Key Takeaways
- HP to cut 4,000-6,000 jobs by fiscal 2028, aiming for $1 billion annual savings
- Profit outlook falls short of analyst estimates due to rising memory chip costs
- Restructuring charges estimated at $650 million, with $250 million in fiscal 2026
- Shares dropped 4% in extended trading following the announcement
HP Inc. has announced significant workforce reductions of 4,000 to 6,000 employees through fiscal 2028 as the company’s profit outlook missed analyst expectations. The PC and printer maker expects to achieve $1 billion in annual gross savings by implementing AI tools across product development, customer support, sales and manufacturing operations.
CEO Enrique Lores stated in an interview that these measures are essential for maintaining competitiveness. The restructuring will incur approximately $650 million in charges, with about $250 million occurring in the current fiscal year that began November 1.
Financial Performance and Workforce Impact
HP’s current workforce stands at approximately 58,000 as of October 2024. This marks the second major restructuring in three years, following a similar program that eliminated 4,000-6,000 positions and delivered $2.2 billion in savings when the company employed about 61,000 workers.
The company projected full-year profit, excluding restructuring charges, between $2.90 to $3.20 per share, below the average analyst estimate of $3.32. For the quarter ending in January, HP expects adjusted earnings of 73 to 81 cents per share, compared to the 78-cent analyst consensus.
Market Challenges and Strategic Response
Rising memory chip costs are undermining the benefits of the current PC sales cycle, according to the company. While HP has sufficient inventory to cushion the impact through the first half of the year, Lores outlined aggressive measures for the second half including diversifying memory suppliers, optimizing memory usage in products, and implementing price increases where necessary.
The company has been relocating manufacturing facilities outside China for North American products to mitigate tariff impacts, even as it faces increasing memory prices during a period of strong customer demand for AI-enabled PCs and Windows 11 upgrades.

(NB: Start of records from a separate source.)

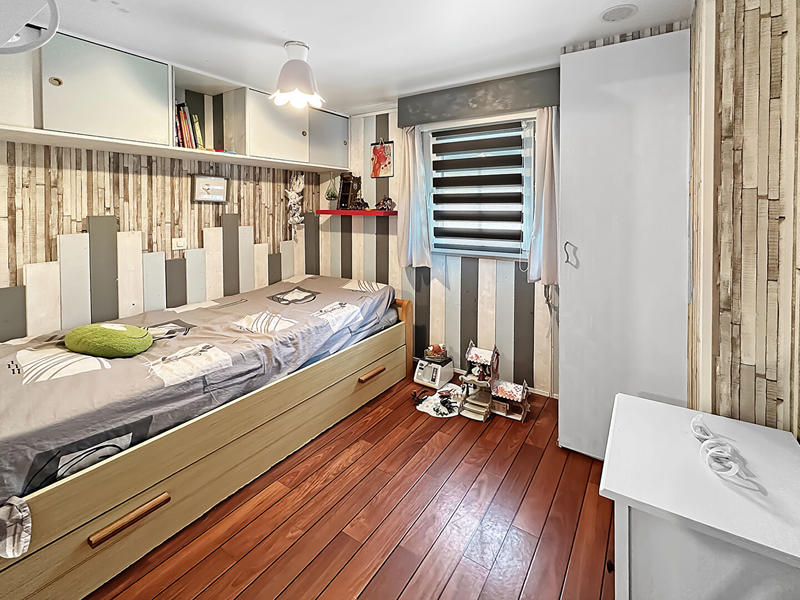 Châlet - 40 m² - 3 pièces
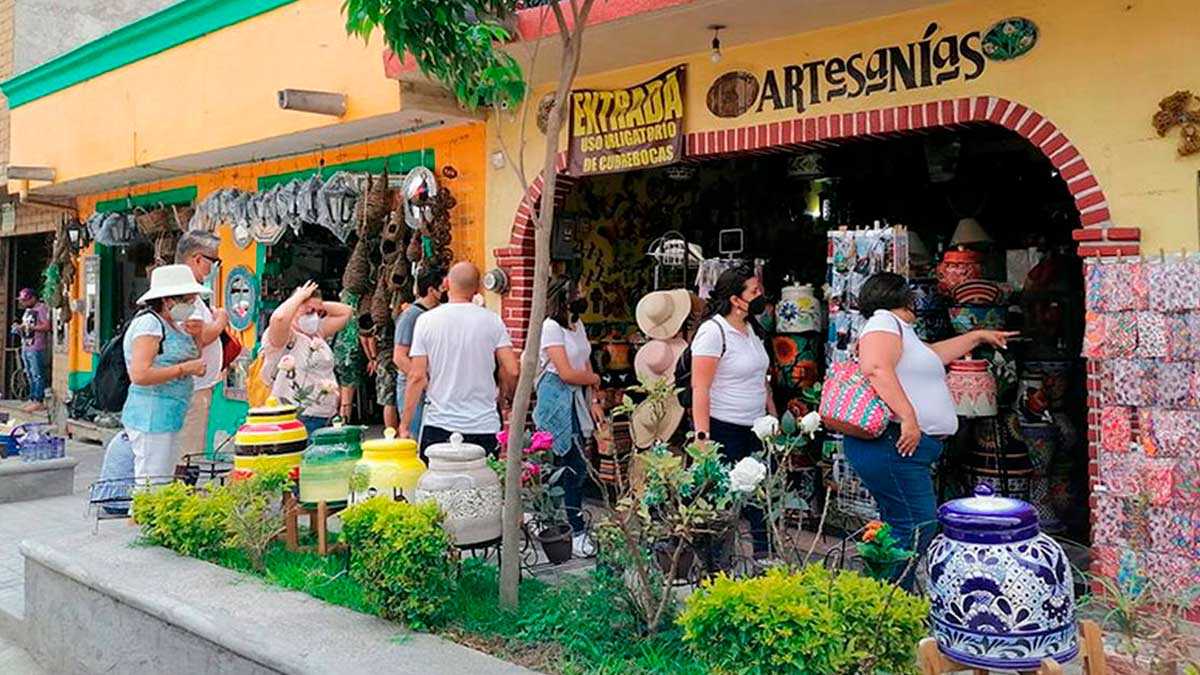 Inseguridad afecta la llega de turismo a Morelos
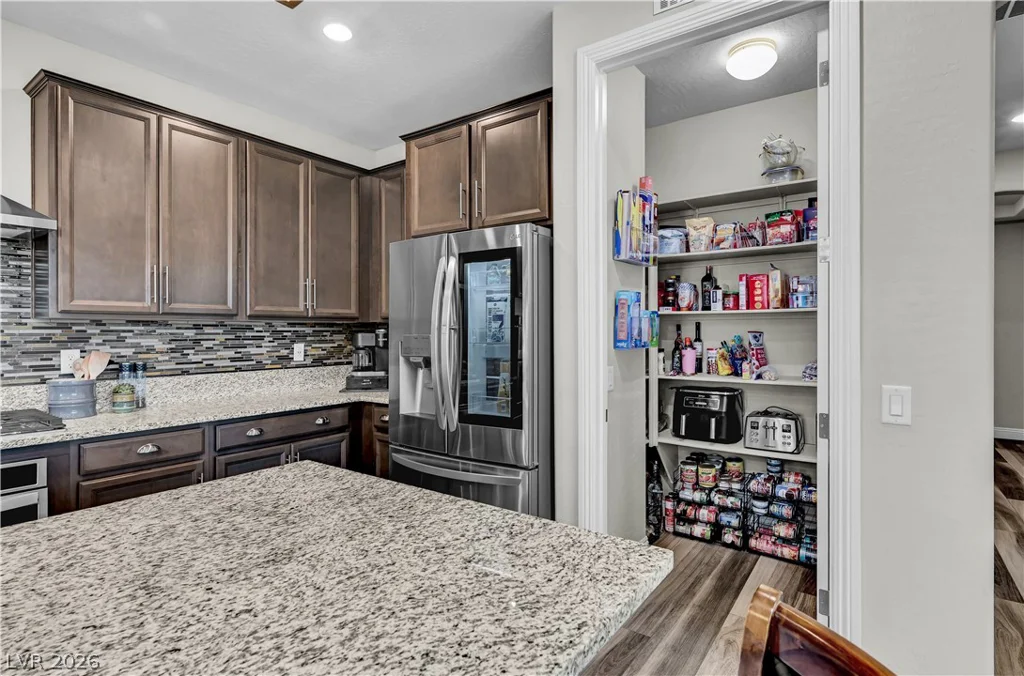 2399 Millergrove, North Las Vegas, NV 89086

Fourth Quarter Performance
In the fiscal fourth quarter ended October 31, HP reported sales growth of 4.2% to $14.6 billion, with adjusted earnings of 93 cents per share beating the 92-cent analyst estimate. The PC unit delivered strong 8% revenue growth driven by Windows 11 upgrades and AI PC interest, while printer sales declined 4% to $4.27 billion, matching expectations.
The company’s shares fell approximately 4% in extended trading after closing at $24.32, extending the stock’s 25% decline year-to-date prior to the earnings release.